TRECHO DA PÁGINA:
Um ícone do cinema americano rebelde, sem dúvida.

André Setaro disse...

Saiu na Folha de hoje:

"A carreira dele ressuscitou inesperadamente em 1986, quando David Lynch lhe deu o papel do sádico Frank Booth em "Veludo Azul" (1986). "David não salvou só a minha carreira, ele salvou a minha vida", disse Hopper em 1994, durante entrevistas para o lançamento de "Velocidade Máxima". "Se eu tenho arrependimentos? Claro que tenho", disse o ator. "Eu gostaria de não ter cheirado tanto nos anos 1970 e 1980. Pelo menos, eu poderia me lembrar de algo que fiz naqueles anos."

Jonga Olivieri disse...

Antes de maia nada o muiot obrigado pelos elogios à minha crítica vindo de quem vem, para além de critico uma das maiores autoridades em cinema deste país.
E tambem pelos acréscimos ao currículo do ator/diretor, pois se me lembrava de sua participação em "Veludo azul" e "O selvagem da...", desconhecia as suas outra direções. talvez mesmo menos expressivas.
Quase que podemos chamá-lo de um homem de obra única. Mas tambem, que obra!?

Jonga Olivieri disse...

Escalarecedor este texto da Folha de hoje, posto que explica muito da razão de sua inoperância posterior a "Easy Rider"...

André Setaro disse...

DADOS:
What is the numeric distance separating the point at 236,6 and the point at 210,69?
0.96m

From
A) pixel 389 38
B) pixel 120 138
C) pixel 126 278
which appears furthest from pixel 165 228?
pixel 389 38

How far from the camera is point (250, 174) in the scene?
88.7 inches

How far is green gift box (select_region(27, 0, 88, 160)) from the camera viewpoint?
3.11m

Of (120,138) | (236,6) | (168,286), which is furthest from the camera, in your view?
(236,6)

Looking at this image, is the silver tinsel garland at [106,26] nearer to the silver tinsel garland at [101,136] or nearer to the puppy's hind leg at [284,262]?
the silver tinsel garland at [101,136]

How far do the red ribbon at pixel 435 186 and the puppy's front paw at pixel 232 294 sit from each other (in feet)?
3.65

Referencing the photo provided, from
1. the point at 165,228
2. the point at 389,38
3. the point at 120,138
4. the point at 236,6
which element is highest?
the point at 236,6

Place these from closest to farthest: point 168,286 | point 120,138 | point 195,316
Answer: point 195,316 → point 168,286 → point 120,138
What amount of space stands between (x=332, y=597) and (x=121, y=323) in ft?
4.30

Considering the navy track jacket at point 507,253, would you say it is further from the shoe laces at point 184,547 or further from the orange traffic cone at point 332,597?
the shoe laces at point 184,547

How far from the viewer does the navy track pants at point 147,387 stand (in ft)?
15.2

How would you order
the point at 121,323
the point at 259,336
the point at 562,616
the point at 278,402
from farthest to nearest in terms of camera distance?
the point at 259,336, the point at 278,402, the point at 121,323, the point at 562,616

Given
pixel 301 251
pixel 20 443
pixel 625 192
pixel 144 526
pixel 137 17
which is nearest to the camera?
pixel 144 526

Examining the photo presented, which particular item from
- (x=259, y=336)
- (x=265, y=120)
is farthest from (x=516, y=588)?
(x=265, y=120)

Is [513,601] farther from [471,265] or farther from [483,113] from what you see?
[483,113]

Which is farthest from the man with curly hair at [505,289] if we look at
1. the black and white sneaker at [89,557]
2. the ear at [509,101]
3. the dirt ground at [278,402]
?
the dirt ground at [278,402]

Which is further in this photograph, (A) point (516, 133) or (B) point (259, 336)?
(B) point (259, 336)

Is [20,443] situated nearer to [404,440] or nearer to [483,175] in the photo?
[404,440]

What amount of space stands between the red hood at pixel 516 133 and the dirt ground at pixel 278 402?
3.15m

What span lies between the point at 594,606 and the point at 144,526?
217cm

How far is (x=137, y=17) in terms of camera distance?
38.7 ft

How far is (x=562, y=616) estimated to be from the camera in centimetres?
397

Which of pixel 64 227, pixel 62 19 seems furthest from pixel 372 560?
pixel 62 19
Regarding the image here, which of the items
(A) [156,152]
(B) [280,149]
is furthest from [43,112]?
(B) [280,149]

PROBLEMA PROPOSTO A:
No trecho da página, qual papel David Lynch deu a Hopper em "Veludo Azul"?
PROBLEMA PROPOSTO B:
Duplique a parte do trecho da página que começa nas palavras "Antes de maia" e para logo depois de "tambem, que obra!?".

SOLUÇÃO ESCRITA A:
O do sádico Frank Booth.

SOLUÇÃO ESCRITA B:
Antes de maia nada o muiot obrigado pelos elogios à minha crítica vindo de quem vem, para além de critico uma das maiores autoridades em cinema deste país.
E tambem pelos acréscimos ao currículo do ator/diretor, pois se me lembrava de sua participação em "Veludo azul" e "O selvagem da...", desconhecia as suas outra direções. talvez mesmo menos expressivas.
Quase que podemos chamá-lo de um homem de obra única. Mas tambem, que obra!?